GPU on AzureML running out of memory even with very small batch size

160 Views Asked by matsuo_basho At 14 September 2023 at 19:29

I'm finetuning a HuggingFace model with my own data using AzureML. The size of the dataset is 1.7 MB, and even when I've made batches of 5, I still get the same out of memory errors. The VM I specify has 28GB RAM, 16 GB of GPU RAM. I admit I don't know how to calculate the model's memory requirements.

Here's the script I use to launch the job

from azureml.core import Workspace
from azureml.core import Experiment
from azureml.core.compute import ComputeTarget, AmlCompute
from azureml.core.compute_target import ComputeTargetException

from azureml.core import Environment
from azureml.core.runconfig import DockerConfiguration
from azureml.core.conda_dependencies import CondaDependencies

from azureml.core import ScriptRunConfig

# create workspace
ws = Workspace.get(name='', subscription_id='', resource_group='')

# create experiment
experiment_name = 'train-with-data'
experiment = Experiment(workspace = ws, name = experiment_name)

# Create environment
myenv = Environment("myenv")

conda = CondaDependencies()
conda.add_pip_package('transformers[torch]')
conda.add_pip_package('datasets')

myenv.python.conda_dependencies = conda
myenv.register(ws)

docker_config = DockerConfiguration(use_docker=True)

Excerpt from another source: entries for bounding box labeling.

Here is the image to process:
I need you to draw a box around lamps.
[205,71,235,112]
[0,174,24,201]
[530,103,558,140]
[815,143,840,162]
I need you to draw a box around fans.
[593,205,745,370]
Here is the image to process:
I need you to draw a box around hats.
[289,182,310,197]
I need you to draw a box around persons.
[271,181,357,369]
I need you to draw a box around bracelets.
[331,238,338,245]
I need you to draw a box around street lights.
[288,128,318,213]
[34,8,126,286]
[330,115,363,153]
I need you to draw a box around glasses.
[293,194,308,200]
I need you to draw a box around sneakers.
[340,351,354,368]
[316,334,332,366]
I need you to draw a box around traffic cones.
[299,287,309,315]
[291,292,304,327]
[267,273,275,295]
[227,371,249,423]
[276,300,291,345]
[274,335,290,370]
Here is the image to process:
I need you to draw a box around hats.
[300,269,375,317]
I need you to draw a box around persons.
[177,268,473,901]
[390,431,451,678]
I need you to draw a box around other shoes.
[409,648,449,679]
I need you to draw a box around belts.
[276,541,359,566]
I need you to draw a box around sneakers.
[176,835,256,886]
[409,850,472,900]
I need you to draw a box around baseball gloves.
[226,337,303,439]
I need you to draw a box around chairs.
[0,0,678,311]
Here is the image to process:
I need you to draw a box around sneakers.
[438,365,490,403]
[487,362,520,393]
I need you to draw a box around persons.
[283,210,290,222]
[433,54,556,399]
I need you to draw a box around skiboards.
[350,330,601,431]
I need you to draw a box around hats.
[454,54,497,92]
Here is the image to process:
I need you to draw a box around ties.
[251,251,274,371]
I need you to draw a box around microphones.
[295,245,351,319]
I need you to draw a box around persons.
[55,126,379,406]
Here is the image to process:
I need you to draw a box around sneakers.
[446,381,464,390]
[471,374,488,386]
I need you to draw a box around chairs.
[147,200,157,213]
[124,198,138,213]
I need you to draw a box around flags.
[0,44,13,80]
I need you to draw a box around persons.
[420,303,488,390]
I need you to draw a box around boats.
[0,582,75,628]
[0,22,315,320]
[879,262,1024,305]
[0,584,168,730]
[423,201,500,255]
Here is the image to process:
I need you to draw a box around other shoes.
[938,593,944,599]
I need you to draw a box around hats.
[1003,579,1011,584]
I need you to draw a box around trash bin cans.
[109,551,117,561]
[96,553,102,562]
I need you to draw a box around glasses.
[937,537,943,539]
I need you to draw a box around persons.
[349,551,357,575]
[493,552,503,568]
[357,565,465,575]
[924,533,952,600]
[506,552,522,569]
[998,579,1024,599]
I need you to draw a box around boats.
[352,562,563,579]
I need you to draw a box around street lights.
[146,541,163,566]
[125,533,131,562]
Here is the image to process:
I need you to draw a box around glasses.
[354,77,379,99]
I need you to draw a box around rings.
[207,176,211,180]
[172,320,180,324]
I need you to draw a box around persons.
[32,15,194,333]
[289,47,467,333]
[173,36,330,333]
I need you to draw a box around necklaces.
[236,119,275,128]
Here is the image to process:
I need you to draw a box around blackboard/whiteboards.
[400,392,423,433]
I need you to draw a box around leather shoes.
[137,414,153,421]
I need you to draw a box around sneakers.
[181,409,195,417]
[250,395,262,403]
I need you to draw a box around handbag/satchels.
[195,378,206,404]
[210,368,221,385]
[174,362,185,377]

# Provision compute target
gpu_cluster_name = "gpu-nc4-cluster"

# Verify that cluster does not exist already
try:
    cpu_cluster = ComputeTarget(workspace=ws, name=gpu_cluster_name)
    print('Found existing cluster, use it.')
except ComputeTargetException: 
    compute_config = AmlCompute.provisioning_configuration(vm_size='STANDARD_NC4AS_T4_V3',
                                                           max_nodes=4)
    cpu_cluster = ComputeTarget.create(ws, gpu_cluster_name, compute_config)

cpu_cluster.wait_for_completion(show_output=True)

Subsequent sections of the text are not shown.